● WORK TO COMPLETE:
Copy every one of the lines below exactly as they appear, leaving the pictures out of your answer.

● RECORDS TO USE:
##############################

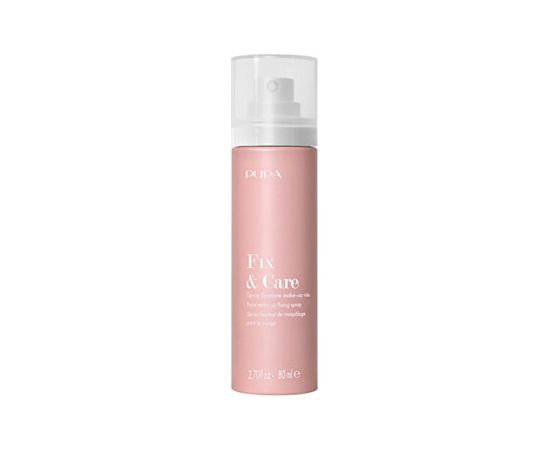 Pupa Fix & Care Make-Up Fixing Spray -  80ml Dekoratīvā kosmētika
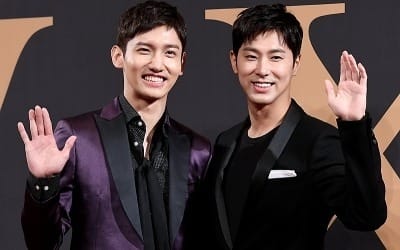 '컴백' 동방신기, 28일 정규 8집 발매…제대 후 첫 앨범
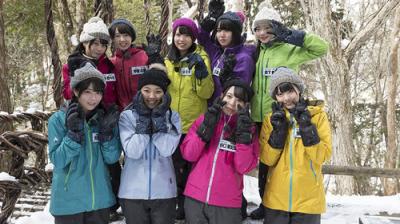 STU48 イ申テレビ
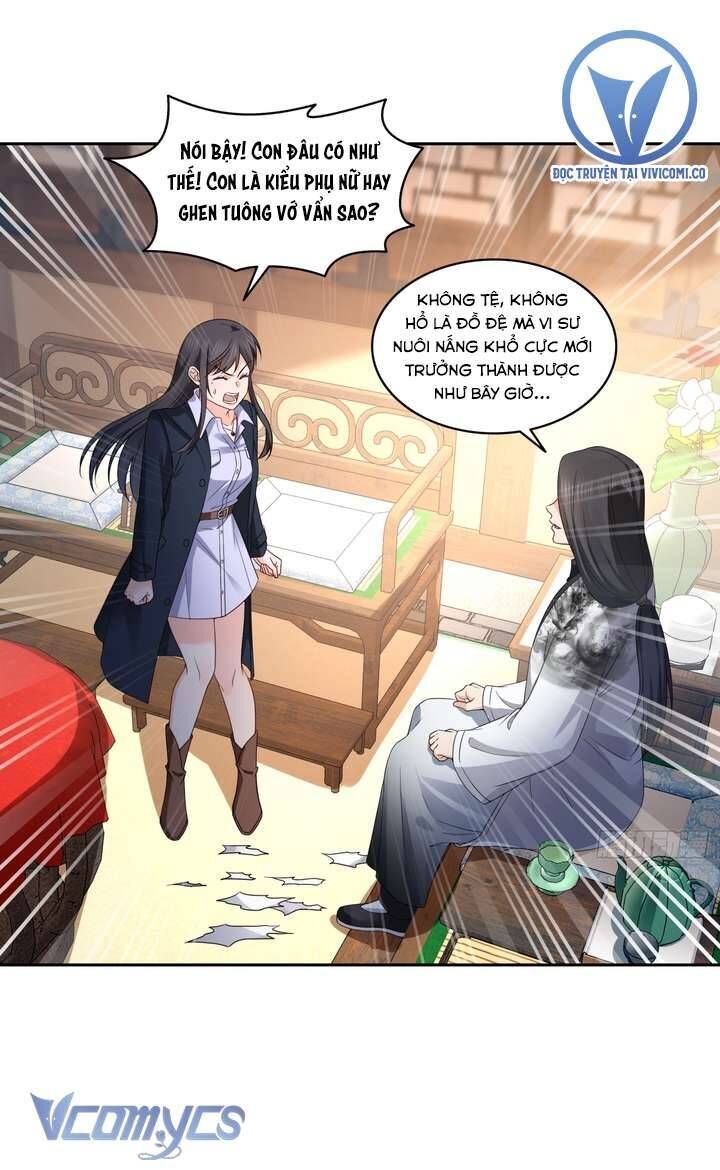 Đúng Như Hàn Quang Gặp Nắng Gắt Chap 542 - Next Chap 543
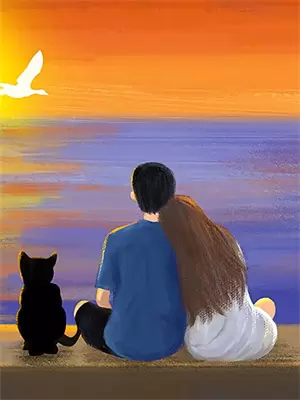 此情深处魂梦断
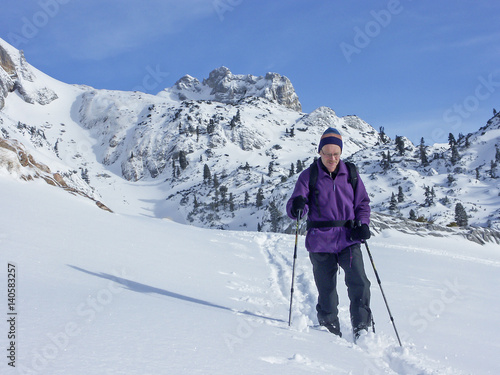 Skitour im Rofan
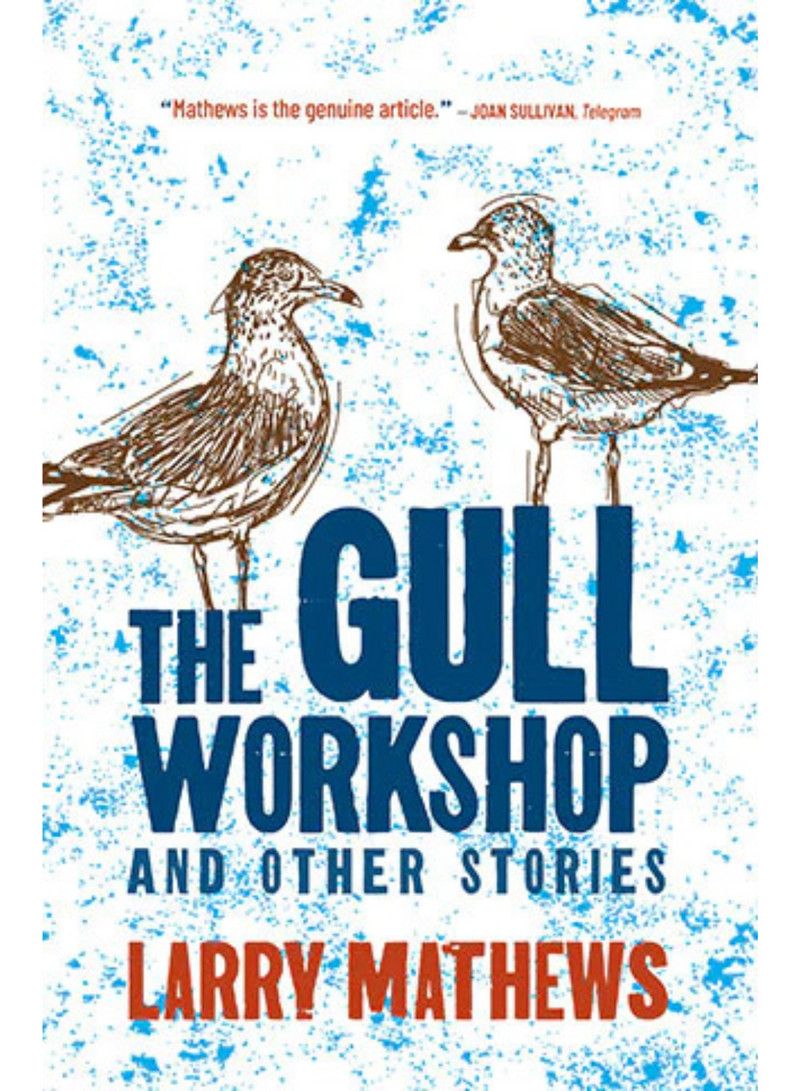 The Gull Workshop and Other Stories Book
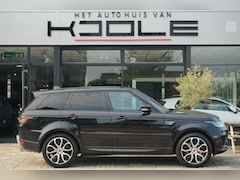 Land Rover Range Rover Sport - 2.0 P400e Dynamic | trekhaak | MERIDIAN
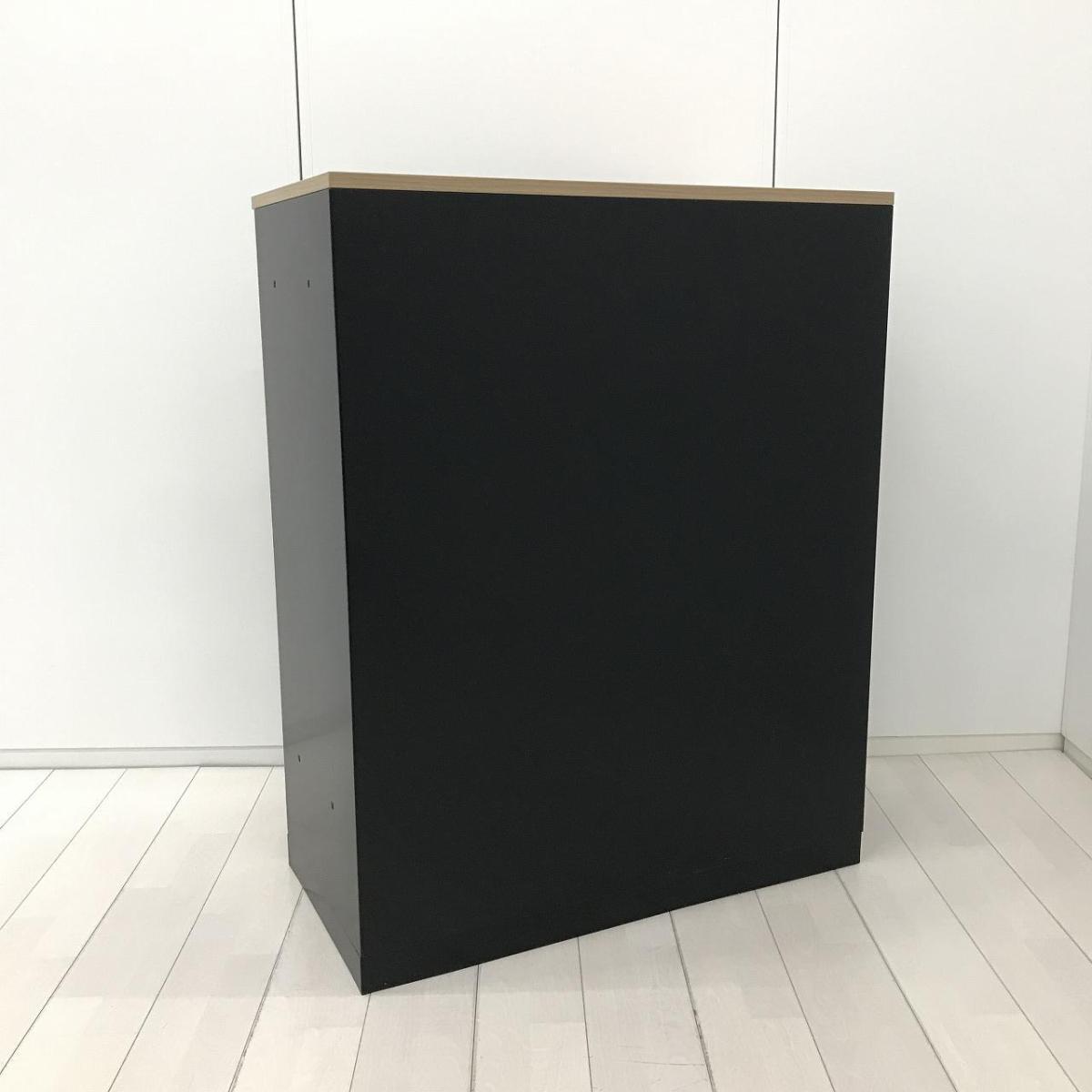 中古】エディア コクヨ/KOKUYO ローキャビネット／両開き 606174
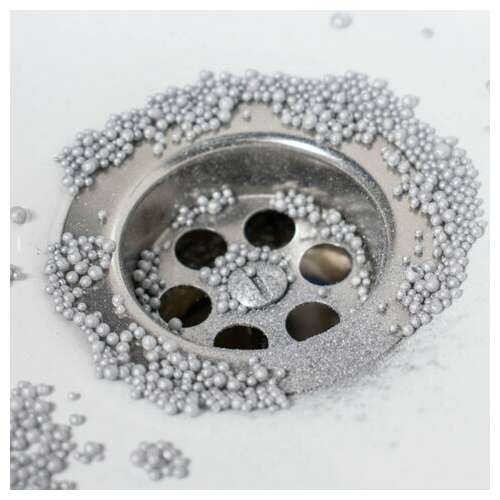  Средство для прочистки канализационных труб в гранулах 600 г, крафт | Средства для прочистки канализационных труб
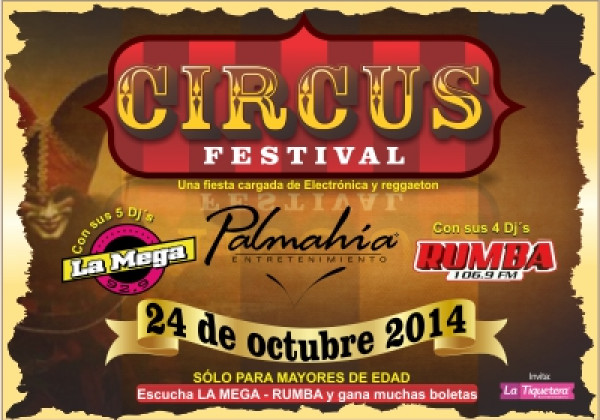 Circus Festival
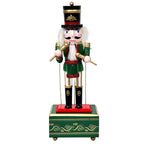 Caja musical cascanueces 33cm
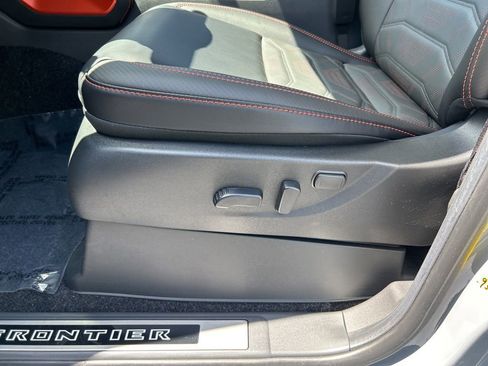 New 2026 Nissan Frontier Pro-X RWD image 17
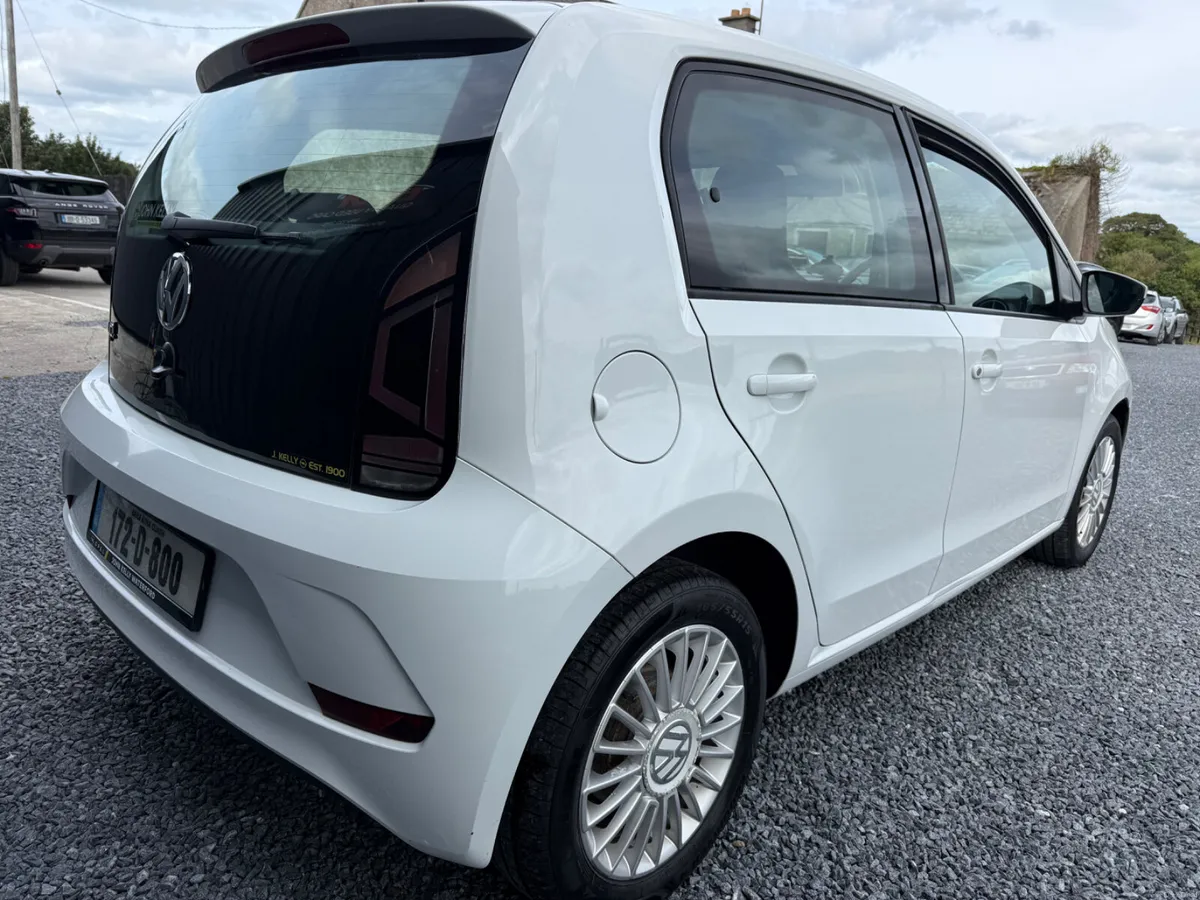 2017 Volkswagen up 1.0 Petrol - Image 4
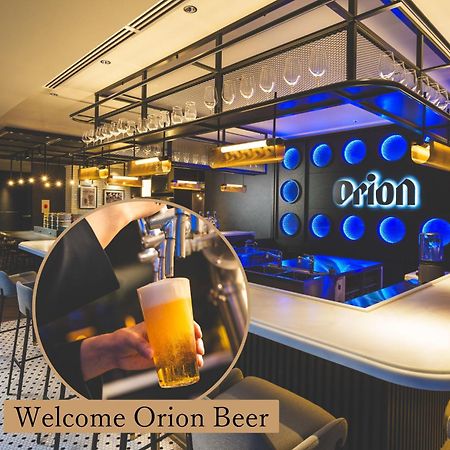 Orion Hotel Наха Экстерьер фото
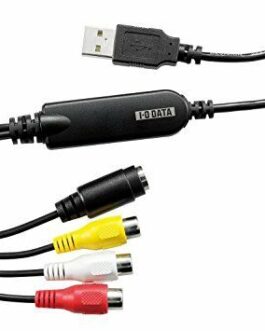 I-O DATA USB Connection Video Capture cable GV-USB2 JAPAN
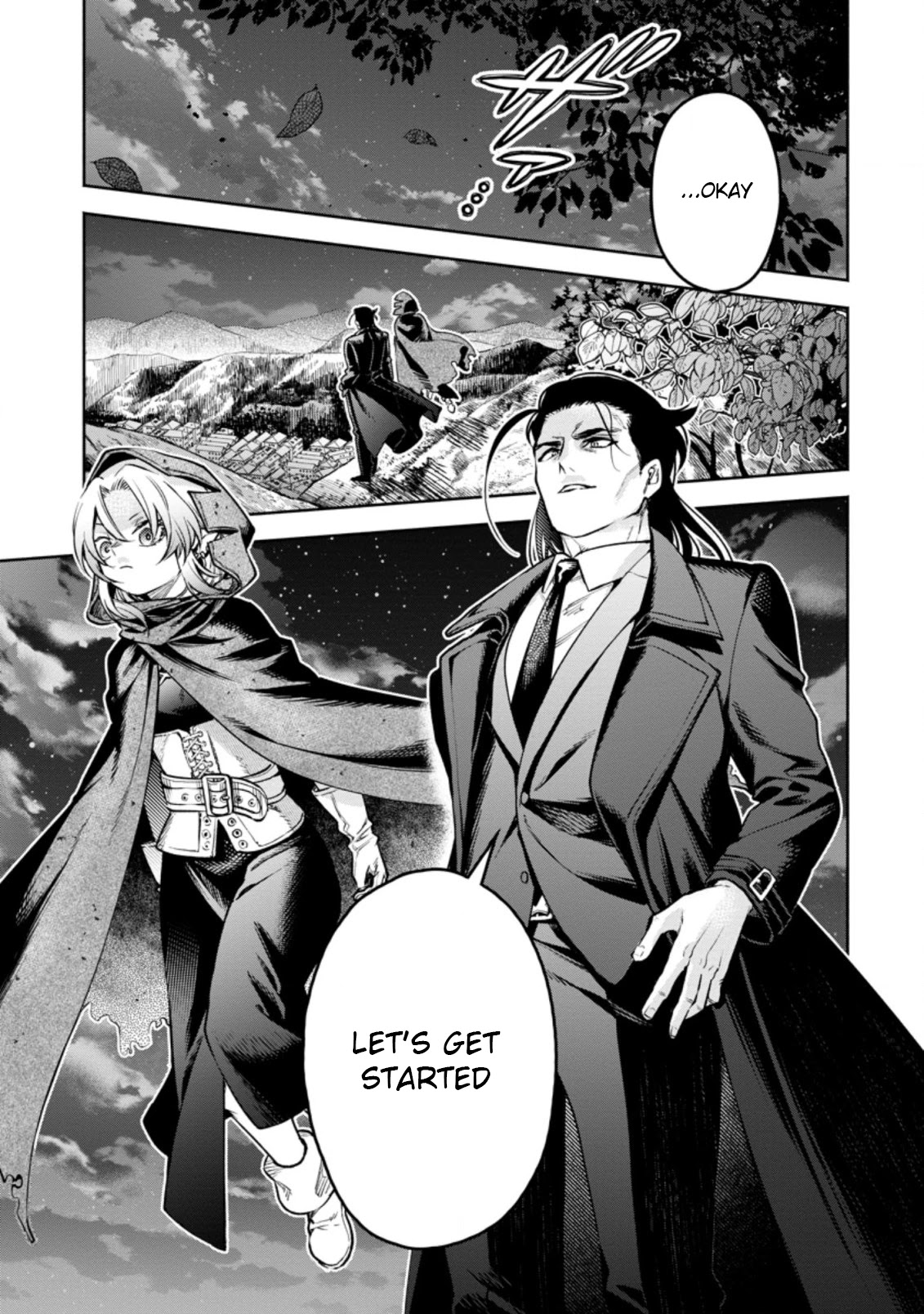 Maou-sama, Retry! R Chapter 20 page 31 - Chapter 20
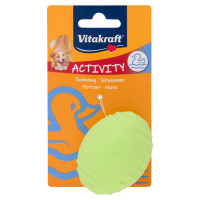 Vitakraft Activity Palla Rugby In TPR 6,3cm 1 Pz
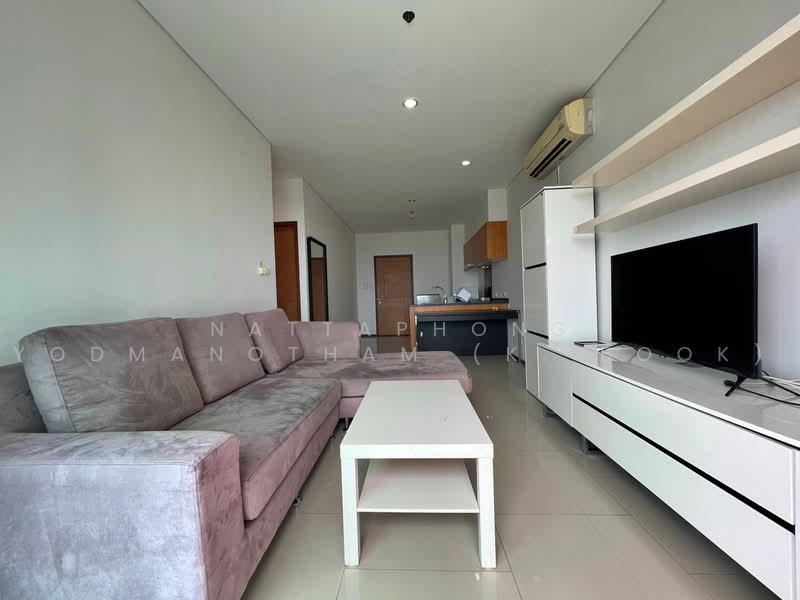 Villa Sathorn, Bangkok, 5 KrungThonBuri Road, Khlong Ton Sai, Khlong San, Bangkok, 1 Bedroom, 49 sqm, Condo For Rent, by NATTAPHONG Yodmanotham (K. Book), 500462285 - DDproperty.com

##############################

● RESULT:
 Pupa Fix & Care Make-Up Fixing Spray -  80ml Dekoratīvā kosmētika
 '컴백' 동방신기, 28일 정규 8집 발매…제대 후 첫 앨범
 STU48 イ申テレビ
 Đúng Như Hàn Quang Gặp Nắng Gắt Chap 542 - Next Chap 543
 此情深处魂梦断
 Skitour im Rofan
 The Gull Workshop and Other Stories Book
 Land Rover Range Rover Sport - 2.0 P400e Dynamic | trekhaak | MERIDIAN
 中古】エディア コクヨ/KOKUYO ローキャビネット／両開き 606174
  Средство для прочистки канализационных труб в гранулах 600 г, крафт | Средства для прочистки канализационных труб
 Circus Festival
 Caja musical cascanueces 33cm
 New 2026 Nissan Frontier Pro-X RWD image 17
 2017 Volkswagen up 1.0 Petrol - Image 4
 Orion Hotel Наха Экстерьер фото
 I-O DATA USB Connection Video Capture cable GV-USB2 JAPAN
 Maou-sama, Retry! R Chapter 20 page 31 - Chapter 20
 Vitakraft Activity Palla Rugby In TPR 6,3cm 1 Pz
 Villa Sathorn, Bangkok, 5 KrungThonBuri Road, Khlong Ton Sai, Khlong San, Bangkok, 1 Bedroom, 49 sqm, Condo For Rent, by NATTAPHONG Yodmanotham (K. Book), 500462285 - DDproperty.com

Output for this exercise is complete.